As we enter a new era of politics, we hope to see that Obama has the courage to fight the policies that Progressives hate. Will he have the fortitude to turn the economic future of America to help the working man? Or will he turn out to be just a pawn of big money, as he seems to be right now.

Wednesday, November 16, 2005

Rewriting history

Rewriting history
Gene Lyons

Posted on Wednesday, November 16, 2005

Seemingly stung by polls showing that 57 percent of Americans now believe that he “deliberately misled” the nation into war with Iraq, President Bush did what a successful con man always does in a tight spot: He doubled his bet, resorting to falsehoods so brazen as to invite citizens almost to doubt the evidence of their senses. Who are you going to believe, your president or your lying eyes? On Veterans Day, Bush chose another of the handpicked audiences he likes best—soldiers at a Pennsylvania Army depot—to accuse Democratic critics of a “deeply irresponsible” effort “to rewrite the history of how [the Iraq ] war
began.” He alleged that Congress saw the same intelligence regarding Iraq’s mythical weapons of mass destruction that the White House saw; consequently, “when I made the decision to remove Saddam Hussein from power, Congress approved it with strong bipartisan support.” The president also claimed that a “bipartisan Senate investigation found no evidence of political pressure to change the intelligence community’s judgments.” None of these things is true.

Taking the last first, the Senate Select Committee on Intelligence has pointedly refused to probe White House arm-twisting and the selective use of evidence. Indeed, Democrats recently called a surprise closed session to demand answers, provoking GOP Majority Leader Sen. Bill Frist to pitch a hissy fit.

It’s also categorically false to say that Congress approved removing Saddam from power. “Regime change” never came to a vote. The White House strenuously insisted that its October 2002 Iraq resolution was not a de facto declaration of war.

Bush vowed to work through the U. N. Security Council and to exhaust every peaceful remedy for the alleged Iraqi threat. He portrayed himself as reluctant to fight.

“I am very firm in my desire to make sure that Saddam is disarmed,” he said two days after the vote. “Hopefully, we can do this peacefully. The use of the military is my last choice, is my last desire.”

In rationalizing his own vote, Sen. John Kerry echoed Bush, saying, “As the president made clear earlier this week, ‘Approving this resolution does not mean that military action is imminent or unavoidable.’ It means ‘America speaks with one voice.’”

Silly man. Kerry believed, or pretended to believe, like many politically timid Democrats, Bush’s deeply cynical assurances.

After U. N. weapons inspectors threatened to deprive Bush of his war in March 2003 by reporting that Iraq had no nuclear weapons program, he went back on his word. Bush warned the inspectors to leave Iraq, then invaded. The right-wing noise machine vilified Hans Blix and Mohamed ElBaradei, the U. N. inspectors who’d successfully disarmed Iraq during the 1990s, as spineless or worse. (They’ve since won the Nobel Peace Prize.) The “embedded” mainstream media treated the president’s bait-and-switch as a trifling matter and conquering Baghdad as a stirring adventure.

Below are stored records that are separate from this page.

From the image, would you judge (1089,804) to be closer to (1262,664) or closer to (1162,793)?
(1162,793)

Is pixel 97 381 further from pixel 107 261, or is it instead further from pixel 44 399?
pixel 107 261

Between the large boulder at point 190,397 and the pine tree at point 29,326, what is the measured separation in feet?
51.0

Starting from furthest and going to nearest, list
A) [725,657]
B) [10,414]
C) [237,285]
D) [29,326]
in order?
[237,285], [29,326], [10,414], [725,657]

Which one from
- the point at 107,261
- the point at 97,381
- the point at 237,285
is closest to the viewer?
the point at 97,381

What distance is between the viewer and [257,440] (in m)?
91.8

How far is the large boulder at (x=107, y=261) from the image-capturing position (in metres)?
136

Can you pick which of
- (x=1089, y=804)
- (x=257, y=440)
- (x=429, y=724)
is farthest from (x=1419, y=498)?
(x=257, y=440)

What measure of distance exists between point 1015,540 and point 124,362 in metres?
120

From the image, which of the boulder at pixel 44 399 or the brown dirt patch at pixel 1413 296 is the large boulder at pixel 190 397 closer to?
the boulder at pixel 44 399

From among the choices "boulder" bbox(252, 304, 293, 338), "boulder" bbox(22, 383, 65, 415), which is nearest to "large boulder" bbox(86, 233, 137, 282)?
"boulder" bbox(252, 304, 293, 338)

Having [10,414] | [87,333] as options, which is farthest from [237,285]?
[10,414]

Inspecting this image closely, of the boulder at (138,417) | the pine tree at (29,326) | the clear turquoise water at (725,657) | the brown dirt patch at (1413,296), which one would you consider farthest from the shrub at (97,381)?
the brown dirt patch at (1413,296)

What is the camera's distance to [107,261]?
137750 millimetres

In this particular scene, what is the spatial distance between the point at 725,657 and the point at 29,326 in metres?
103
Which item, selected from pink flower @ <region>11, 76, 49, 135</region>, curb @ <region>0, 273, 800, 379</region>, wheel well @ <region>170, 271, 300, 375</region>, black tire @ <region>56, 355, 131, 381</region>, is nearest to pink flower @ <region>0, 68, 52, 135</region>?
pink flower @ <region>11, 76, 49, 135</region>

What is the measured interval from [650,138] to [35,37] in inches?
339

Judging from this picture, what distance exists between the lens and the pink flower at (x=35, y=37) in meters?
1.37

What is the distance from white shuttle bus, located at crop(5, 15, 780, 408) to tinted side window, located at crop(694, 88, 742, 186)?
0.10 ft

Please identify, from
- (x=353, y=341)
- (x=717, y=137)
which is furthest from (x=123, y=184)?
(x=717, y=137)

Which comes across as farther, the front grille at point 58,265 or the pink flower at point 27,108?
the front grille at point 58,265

More than 2, 000 American dead, maybe 50 times that many Iraqis, a nightmarishly bungled occupation and hundreds of billions of wasted dollars later, Americans are like drunks waking up hung over from a lost weekend.

But did the Bush administration spike the punch? Absolutely, it did.

Recently, it was reported that one al-Qa’ida prisoner, Ibn al-Shaykh al-Libi, was the source of bogus administration charges that Saddam and Osama bin Laden were working together. This “intelligence” was obtained by sending him to Egypt for what Newsweek described last year as “more fearsome” interrogation. The Defense Intelligence Agency concluded that his story made no sense; he’d made it up. The DIA conclusion was kept hidden. Al-Libi has since recanted.

But didn’t “everybody,” even Howard Dean and France, think Iraq had WMD? Yes and no. “Weapons of mass destruction” is a purposefully broad propaganda term. While nasty, the chemical munitions most observers suspected that Saddam kept hidden away posed no threat to the U. S.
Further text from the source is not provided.